**Text block**:
++++++++

BAFF/BLyS and APRIL baseline serum levels in PMN patients and in controls. (a) BAFF/BLyS baseline serum levels in PMN patients with anti-PLA2R antibodies are significantly higher than those in patients without anti-PLA2R antibodies (5.64 ± 0.97 vs. 1.08 ± 0.33 ng/mL, p < 0.001; white and gray histogram, respectively), while no significant difference was observed with those from patients with lupus nephritis (6.01 ± 2.68 ng/mL, p = 0.09; dark gray histogram). Finally, in healthy volunteers, BAFF/BLyS was detected at very low concentration (0.31 ± 0.21 ng/mL, p = 0.12 vs. PLA2R-negative patients; black histogram). (b) APRIL baseline serum levels in PMN patients with anti-PLA2R antibodies are significantly higher than those in patients without anti-PLA2R antibodies (3.62 ± 0.84 vs. 1.08 ± 0.33 ng/mL, p < 0.001; white and gray histogram, respectively), while no significant difference was observed with those from patients with lupus nephritis (4.09 ± 2.24 ng/mL, p = 0.18; dark gray histogram). Finally, in healthy volunteers, APRIL was detected at very low concentration (0.52 ± 0.32 ng/mL, p = 0.27 vs. PLA2R-negative patients; black histogram). Mann-Whitney U test for nonparametric data. Data in the graphs are expressed as mean ± standard deviation.

++++++++

**Given material**:
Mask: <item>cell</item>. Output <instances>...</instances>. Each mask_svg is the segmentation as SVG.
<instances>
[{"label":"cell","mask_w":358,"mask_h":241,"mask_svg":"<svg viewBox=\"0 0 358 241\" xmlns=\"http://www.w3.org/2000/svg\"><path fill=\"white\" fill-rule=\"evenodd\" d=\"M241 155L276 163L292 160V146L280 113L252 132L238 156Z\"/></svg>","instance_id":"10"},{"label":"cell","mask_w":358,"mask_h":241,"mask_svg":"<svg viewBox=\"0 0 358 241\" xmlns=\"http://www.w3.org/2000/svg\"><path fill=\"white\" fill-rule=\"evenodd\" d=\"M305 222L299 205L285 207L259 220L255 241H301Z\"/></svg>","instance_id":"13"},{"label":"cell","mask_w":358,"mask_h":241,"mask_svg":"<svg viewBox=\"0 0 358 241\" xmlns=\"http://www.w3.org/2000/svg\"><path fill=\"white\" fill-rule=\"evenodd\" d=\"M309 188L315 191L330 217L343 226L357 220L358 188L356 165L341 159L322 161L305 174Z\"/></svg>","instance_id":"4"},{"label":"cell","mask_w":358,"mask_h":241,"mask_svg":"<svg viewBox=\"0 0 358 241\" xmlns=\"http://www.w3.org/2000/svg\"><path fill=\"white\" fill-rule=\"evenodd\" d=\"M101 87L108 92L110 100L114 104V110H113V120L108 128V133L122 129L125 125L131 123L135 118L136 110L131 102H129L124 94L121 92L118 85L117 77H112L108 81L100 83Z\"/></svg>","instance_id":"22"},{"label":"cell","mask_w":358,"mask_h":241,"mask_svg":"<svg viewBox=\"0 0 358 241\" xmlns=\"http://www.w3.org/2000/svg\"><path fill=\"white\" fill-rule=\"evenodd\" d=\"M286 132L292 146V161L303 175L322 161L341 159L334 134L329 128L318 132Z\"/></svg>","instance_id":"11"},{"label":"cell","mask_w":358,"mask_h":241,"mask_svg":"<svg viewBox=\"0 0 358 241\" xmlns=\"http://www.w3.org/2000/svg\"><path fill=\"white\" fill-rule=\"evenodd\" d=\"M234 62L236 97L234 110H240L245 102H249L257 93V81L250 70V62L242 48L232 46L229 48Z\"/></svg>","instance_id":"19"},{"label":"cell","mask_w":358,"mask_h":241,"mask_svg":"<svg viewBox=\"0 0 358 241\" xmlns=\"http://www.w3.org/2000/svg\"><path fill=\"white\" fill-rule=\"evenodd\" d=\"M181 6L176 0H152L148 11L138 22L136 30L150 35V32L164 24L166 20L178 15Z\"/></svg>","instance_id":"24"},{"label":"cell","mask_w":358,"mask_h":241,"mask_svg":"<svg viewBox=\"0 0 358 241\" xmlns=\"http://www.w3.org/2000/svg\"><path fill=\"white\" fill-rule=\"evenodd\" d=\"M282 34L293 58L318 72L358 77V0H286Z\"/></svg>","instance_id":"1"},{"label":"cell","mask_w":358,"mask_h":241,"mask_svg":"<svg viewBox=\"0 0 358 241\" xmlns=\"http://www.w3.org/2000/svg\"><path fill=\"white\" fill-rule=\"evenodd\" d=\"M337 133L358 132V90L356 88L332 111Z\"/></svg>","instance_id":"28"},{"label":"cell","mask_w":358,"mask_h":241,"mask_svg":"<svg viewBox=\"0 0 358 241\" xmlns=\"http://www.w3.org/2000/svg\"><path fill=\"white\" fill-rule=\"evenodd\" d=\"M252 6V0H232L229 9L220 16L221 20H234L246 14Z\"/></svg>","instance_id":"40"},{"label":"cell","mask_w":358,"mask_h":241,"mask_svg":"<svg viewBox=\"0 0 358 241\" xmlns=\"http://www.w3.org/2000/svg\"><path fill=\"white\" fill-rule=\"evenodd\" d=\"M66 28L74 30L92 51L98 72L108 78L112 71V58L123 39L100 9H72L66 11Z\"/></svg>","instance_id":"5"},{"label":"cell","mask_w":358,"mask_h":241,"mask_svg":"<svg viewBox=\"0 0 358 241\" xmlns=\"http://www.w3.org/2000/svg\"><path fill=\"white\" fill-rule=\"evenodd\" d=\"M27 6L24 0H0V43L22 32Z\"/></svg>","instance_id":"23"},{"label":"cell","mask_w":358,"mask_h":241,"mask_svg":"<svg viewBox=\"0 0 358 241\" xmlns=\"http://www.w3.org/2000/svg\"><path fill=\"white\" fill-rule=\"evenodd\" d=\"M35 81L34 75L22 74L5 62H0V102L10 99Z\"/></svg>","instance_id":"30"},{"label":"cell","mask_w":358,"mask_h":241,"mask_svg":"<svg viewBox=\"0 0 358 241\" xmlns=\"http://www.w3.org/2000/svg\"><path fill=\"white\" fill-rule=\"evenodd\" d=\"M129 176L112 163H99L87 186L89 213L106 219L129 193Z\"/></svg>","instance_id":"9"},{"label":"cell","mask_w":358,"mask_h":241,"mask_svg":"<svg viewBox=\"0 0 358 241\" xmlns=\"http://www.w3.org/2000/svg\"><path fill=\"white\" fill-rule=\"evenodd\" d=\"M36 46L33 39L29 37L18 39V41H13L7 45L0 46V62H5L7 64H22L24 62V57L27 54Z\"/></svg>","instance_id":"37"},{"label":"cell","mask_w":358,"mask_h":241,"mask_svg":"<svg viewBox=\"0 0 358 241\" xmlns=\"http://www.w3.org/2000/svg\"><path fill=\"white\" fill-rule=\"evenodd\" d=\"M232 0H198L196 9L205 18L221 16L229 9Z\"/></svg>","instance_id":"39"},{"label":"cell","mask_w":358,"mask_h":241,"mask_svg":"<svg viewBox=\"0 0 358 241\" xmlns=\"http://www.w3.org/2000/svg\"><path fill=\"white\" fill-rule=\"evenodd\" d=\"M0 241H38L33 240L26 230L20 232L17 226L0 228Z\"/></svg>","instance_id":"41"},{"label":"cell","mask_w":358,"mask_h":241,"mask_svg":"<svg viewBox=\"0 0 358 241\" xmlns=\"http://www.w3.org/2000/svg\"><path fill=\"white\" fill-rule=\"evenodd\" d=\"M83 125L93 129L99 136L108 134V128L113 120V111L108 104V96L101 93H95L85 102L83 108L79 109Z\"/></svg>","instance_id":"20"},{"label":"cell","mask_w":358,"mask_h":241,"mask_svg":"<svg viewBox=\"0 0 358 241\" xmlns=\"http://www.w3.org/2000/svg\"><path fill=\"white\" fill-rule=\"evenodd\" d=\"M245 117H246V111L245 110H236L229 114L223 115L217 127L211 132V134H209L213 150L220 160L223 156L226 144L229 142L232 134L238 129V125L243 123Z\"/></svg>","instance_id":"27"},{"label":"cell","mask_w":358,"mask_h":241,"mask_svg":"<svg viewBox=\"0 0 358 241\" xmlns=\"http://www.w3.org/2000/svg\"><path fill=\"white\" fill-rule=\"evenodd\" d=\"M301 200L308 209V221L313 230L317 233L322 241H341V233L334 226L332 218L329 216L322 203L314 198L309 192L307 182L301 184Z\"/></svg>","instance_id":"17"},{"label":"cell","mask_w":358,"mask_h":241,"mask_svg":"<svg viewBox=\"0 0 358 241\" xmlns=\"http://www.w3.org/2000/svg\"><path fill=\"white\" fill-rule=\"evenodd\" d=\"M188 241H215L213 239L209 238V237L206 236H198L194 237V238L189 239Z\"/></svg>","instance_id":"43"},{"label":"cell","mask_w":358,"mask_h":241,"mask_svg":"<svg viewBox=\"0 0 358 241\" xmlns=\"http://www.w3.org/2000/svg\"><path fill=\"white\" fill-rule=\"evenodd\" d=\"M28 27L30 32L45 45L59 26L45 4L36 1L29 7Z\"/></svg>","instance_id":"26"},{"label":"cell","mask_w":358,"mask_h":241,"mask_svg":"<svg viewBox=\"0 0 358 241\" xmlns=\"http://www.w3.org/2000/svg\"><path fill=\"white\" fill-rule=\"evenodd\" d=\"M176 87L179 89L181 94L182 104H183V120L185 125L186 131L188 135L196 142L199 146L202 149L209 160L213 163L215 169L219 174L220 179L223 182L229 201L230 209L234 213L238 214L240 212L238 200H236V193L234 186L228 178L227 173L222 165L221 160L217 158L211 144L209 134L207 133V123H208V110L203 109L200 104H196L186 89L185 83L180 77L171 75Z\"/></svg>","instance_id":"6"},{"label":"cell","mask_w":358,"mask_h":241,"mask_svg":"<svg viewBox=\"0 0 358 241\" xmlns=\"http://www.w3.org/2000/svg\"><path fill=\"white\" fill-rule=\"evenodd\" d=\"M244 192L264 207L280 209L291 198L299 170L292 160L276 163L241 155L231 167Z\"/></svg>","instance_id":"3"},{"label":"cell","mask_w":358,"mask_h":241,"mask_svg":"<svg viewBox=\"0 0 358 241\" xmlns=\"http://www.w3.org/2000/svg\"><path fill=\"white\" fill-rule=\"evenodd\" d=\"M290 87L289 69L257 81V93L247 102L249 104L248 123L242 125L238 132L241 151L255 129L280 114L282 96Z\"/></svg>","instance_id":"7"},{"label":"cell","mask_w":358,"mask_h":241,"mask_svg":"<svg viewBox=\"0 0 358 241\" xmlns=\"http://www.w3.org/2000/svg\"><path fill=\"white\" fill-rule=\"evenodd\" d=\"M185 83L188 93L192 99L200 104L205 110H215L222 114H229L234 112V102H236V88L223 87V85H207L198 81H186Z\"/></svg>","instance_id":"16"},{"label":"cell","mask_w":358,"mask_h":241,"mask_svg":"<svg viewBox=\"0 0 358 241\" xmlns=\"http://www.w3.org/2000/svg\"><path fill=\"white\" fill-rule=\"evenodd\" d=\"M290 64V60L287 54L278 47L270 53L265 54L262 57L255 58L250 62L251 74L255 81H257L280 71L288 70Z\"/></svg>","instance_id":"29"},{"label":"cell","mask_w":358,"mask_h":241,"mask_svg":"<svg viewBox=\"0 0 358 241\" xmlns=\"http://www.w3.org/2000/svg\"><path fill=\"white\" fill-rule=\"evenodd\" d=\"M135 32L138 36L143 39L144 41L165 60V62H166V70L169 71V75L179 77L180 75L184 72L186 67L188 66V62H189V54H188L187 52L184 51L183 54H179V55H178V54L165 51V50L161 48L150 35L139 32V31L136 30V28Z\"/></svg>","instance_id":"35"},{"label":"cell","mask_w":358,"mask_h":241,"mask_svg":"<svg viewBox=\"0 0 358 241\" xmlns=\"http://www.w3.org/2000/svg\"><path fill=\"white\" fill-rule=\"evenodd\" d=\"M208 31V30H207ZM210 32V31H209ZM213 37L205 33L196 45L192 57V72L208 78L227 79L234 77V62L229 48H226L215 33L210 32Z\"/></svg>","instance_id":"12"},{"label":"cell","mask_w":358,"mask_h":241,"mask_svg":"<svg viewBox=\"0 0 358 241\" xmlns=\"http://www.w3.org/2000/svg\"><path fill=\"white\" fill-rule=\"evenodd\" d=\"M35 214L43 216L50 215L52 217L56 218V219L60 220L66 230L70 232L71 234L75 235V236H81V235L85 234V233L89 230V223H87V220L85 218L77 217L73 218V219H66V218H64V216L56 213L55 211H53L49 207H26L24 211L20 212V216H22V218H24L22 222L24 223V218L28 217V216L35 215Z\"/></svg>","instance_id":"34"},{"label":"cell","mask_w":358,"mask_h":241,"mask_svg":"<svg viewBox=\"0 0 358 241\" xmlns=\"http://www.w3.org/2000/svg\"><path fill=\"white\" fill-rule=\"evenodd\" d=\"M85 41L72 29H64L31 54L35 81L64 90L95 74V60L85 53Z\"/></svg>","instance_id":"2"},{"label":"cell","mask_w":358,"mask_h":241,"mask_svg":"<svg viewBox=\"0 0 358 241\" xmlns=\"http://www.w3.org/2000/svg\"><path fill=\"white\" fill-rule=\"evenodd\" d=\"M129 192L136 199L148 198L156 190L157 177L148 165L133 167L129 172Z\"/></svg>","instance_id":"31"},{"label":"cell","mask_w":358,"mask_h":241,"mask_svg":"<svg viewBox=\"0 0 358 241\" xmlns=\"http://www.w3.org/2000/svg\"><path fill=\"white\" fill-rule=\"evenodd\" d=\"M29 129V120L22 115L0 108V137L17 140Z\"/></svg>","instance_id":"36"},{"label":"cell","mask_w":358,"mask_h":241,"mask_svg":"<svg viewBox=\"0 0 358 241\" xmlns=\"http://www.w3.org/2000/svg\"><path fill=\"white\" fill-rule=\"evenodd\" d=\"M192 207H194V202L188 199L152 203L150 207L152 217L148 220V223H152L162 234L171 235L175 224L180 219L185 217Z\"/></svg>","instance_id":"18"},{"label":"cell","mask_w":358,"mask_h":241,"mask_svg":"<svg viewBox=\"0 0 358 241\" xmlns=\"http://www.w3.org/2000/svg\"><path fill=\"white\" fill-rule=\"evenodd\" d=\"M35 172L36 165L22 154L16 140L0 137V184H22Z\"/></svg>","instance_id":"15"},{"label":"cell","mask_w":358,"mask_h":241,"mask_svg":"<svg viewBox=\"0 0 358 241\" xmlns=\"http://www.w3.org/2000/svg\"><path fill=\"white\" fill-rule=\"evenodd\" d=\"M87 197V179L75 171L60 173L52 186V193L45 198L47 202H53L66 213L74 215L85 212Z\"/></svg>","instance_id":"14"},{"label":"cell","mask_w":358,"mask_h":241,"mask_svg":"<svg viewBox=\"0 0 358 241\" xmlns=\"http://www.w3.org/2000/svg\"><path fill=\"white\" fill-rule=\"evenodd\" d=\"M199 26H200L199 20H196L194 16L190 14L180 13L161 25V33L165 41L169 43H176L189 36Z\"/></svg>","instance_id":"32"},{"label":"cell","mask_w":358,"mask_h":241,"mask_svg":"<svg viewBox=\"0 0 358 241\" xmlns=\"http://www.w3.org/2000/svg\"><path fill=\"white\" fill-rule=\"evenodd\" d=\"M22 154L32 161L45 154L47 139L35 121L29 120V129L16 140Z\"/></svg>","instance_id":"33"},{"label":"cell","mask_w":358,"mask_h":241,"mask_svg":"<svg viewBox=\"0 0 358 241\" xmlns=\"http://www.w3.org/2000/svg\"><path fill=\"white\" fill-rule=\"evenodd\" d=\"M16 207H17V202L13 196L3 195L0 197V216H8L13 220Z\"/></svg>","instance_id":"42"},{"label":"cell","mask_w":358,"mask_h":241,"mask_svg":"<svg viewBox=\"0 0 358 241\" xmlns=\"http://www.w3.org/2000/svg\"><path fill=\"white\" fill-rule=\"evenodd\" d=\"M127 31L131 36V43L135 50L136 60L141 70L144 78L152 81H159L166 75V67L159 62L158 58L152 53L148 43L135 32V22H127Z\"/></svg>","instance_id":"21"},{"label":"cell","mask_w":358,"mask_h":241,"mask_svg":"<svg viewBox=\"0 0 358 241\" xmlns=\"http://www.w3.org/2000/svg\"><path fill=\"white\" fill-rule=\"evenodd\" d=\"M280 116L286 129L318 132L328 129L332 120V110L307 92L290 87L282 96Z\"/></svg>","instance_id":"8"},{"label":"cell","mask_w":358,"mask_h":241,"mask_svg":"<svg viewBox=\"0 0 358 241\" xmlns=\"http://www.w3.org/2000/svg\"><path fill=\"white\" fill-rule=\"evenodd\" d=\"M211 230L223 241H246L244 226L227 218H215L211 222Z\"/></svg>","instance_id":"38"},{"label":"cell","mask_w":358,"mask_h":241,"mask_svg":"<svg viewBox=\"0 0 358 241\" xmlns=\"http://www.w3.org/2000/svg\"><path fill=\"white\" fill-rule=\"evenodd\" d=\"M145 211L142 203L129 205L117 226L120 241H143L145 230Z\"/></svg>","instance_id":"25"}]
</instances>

++++++++

**Assignment**: Name each histogram shade given in the caption on BAFF/BLyS and APRIL serum levels, with the group it represents.

**The completed task**:
- White: PMN patients with anti-PLA2R antibodies
- Gray: PMN patients without anti-PLA2R antibodies
- Dark gray: patients with lupus nephritis
- Black: healthy volunteers